▸ TASK DIRECTIONS
Render the data below, from its start through the line containing "claw, the blurred background", as a two-column CSV headed input,output. Each row should hold one text and its answer in separate quoted fields, with line breaks replaced by spaces.

***

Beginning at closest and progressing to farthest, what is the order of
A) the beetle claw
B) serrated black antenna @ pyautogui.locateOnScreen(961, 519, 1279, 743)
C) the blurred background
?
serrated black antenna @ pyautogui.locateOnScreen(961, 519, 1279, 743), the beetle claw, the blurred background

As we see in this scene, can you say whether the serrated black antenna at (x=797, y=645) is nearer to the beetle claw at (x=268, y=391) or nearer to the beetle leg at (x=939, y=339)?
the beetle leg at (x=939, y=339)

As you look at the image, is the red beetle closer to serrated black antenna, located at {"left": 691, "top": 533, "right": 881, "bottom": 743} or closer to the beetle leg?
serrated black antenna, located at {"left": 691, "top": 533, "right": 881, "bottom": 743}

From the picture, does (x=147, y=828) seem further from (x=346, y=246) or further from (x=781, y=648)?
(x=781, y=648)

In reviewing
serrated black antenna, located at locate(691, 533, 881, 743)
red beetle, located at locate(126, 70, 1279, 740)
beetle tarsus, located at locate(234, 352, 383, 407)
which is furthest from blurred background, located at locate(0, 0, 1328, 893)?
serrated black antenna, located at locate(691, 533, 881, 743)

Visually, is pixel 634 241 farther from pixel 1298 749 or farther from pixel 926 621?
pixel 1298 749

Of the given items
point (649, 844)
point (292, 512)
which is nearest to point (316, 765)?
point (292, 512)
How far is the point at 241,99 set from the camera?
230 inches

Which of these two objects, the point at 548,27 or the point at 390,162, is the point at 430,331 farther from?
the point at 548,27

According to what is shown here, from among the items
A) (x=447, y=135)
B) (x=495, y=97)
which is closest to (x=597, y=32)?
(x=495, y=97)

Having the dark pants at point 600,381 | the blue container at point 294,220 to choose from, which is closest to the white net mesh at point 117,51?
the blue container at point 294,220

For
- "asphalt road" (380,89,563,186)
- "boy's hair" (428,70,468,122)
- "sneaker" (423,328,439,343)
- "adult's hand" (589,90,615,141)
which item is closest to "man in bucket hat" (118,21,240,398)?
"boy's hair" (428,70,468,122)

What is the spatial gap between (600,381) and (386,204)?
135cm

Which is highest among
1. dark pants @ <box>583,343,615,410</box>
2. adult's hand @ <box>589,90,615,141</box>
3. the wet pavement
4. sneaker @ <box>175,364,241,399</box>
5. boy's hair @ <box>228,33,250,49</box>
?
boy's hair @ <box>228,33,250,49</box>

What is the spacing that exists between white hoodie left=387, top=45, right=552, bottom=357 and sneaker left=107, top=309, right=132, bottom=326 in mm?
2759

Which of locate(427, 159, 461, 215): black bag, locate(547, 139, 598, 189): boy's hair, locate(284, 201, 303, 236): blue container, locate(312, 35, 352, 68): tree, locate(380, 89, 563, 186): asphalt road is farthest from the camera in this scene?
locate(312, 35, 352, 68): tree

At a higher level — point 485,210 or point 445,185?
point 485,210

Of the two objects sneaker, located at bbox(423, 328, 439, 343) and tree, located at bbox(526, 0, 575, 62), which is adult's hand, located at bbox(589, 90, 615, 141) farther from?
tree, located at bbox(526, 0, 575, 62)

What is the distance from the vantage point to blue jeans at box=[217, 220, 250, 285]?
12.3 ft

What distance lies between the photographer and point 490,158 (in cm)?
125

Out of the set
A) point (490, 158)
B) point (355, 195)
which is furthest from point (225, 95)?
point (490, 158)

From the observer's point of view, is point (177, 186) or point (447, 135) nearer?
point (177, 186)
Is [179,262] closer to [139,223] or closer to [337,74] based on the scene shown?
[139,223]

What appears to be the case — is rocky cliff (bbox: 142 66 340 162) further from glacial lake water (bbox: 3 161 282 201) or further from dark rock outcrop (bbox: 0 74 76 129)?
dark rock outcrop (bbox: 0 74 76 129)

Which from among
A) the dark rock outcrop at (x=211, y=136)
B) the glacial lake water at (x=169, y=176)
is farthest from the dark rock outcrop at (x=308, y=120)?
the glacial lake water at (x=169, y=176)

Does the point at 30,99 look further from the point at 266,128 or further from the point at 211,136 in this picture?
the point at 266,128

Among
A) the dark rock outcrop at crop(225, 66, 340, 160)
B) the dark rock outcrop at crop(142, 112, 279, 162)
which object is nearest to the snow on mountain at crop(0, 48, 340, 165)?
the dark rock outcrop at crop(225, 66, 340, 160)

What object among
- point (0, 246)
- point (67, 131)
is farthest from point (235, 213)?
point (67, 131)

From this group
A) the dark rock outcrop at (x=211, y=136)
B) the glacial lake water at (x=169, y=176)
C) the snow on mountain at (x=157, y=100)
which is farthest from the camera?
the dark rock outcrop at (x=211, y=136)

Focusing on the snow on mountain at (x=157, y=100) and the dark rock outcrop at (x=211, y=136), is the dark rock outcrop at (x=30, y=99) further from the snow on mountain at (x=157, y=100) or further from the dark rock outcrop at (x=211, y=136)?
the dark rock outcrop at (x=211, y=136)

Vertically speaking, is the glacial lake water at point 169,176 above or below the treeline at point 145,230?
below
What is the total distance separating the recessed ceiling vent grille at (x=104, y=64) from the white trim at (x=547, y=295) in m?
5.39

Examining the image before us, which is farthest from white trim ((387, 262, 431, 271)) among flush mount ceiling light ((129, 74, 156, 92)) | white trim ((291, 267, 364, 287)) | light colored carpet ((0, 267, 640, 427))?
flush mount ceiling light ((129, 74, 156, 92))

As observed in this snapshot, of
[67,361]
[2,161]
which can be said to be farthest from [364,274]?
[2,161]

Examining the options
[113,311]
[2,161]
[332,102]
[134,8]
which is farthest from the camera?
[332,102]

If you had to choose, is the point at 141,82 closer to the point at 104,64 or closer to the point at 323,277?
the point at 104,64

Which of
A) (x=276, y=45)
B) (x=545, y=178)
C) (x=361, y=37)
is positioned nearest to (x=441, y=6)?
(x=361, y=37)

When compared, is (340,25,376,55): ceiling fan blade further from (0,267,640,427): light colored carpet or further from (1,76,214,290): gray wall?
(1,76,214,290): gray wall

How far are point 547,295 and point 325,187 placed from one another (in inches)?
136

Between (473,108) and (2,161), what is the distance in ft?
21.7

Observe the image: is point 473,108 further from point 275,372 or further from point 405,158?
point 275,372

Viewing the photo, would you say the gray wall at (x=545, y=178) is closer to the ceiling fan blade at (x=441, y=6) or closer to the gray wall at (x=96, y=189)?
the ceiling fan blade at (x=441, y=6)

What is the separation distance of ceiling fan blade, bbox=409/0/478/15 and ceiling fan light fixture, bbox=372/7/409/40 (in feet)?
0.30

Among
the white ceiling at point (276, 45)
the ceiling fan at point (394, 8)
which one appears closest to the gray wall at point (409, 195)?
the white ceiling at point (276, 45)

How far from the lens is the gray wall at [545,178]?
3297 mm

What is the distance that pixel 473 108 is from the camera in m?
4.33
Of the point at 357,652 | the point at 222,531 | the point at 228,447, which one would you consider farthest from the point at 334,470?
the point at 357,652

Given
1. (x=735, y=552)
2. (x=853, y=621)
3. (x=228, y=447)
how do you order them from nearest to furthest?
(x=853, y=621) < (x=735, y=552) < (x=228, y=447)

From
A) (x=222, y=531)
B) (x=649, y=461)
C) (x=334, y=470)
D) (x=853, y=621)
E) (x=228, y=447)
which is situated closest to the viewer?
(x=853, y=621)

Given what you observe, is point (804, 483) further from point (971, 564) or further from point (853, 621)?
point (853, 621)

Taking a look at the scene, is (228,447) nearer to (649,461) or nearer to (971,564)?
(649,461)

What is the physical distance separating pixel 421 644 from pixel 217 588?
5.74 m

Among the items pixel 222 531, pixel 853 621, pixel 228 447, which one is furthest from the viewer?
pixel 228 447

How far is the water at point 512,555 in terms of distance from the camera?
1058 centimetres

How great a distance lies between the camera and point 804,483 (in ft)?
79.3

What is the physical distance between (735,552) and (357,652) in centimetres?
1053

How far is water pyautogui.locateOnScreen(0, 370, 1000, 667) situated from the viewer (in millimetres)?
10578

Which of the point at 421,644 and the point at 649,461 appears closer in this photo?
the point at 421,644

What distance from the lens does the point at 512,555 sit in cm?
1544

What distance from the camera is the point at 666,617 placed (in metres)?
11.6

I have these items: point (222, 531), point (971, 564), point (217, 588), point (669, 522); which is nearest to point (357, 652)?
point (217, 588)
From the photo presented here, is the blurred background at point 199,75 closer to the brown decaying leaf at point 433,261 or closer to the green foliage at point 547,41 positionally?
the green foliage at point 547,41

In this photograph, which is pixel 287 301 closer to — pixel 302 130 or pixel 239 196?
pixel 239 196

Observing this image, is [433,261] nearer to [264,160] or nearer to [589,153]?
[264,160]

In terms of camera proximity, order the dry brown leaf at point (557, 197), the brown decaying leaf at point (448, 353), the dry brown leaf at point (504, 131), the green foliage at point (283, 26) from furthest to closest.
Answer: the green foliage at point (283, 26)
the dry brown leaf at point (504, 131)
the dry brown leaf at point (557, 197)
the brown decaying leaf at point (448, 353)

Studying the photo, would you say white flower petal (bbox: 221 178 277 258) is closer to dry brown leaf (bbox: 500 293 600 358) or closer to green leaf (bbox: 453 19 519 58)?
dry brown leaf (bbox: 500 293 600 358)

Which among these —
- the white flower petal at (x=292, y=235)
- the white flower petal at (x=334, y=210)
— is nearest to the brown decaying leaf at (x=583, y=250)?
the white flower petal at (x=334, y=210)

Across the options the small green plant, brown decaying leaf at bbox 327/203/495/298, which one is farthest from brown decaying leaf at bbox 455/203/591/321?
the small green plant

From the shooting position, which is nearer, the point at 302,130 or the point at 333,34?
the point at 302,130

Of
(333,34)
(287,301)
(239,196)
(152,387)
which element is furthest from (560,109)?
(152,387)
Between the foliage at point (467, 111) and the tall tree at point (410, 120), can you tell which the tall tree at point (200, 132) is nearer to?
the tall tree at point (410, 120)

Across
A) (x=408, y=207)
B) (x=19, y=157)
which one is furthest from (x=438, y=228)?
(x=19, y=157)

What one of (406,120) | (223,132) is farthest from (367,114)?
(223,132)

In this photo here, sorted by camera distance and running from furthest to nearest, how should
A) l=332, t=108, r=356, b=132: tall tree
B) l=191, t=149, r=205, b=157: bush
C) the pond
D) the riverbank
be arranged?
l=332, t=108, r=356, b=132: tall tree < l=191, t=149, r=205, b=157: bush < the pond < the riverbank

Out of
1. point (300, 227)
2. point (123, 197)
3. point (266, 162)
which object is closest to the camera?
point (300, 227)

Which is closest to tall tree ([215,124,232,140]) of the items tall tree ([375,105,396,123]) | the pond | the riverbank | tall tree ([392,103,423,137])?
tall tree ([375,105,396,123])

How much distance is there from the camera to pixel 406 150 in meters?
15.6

***

▸ FULL RESPONSE
input,output
"Beginning at closest and progressing to farthest, what is the order of A) the beetle claw B) serrated black antenna @ pyautogui.locateOnScreen(961, 519, 1279, 743) C) the blurred background ?","serrated black antenna @ pyautogui.locateOnScreen(961, 519, 1279, 743), the beetle claw, the blurred background"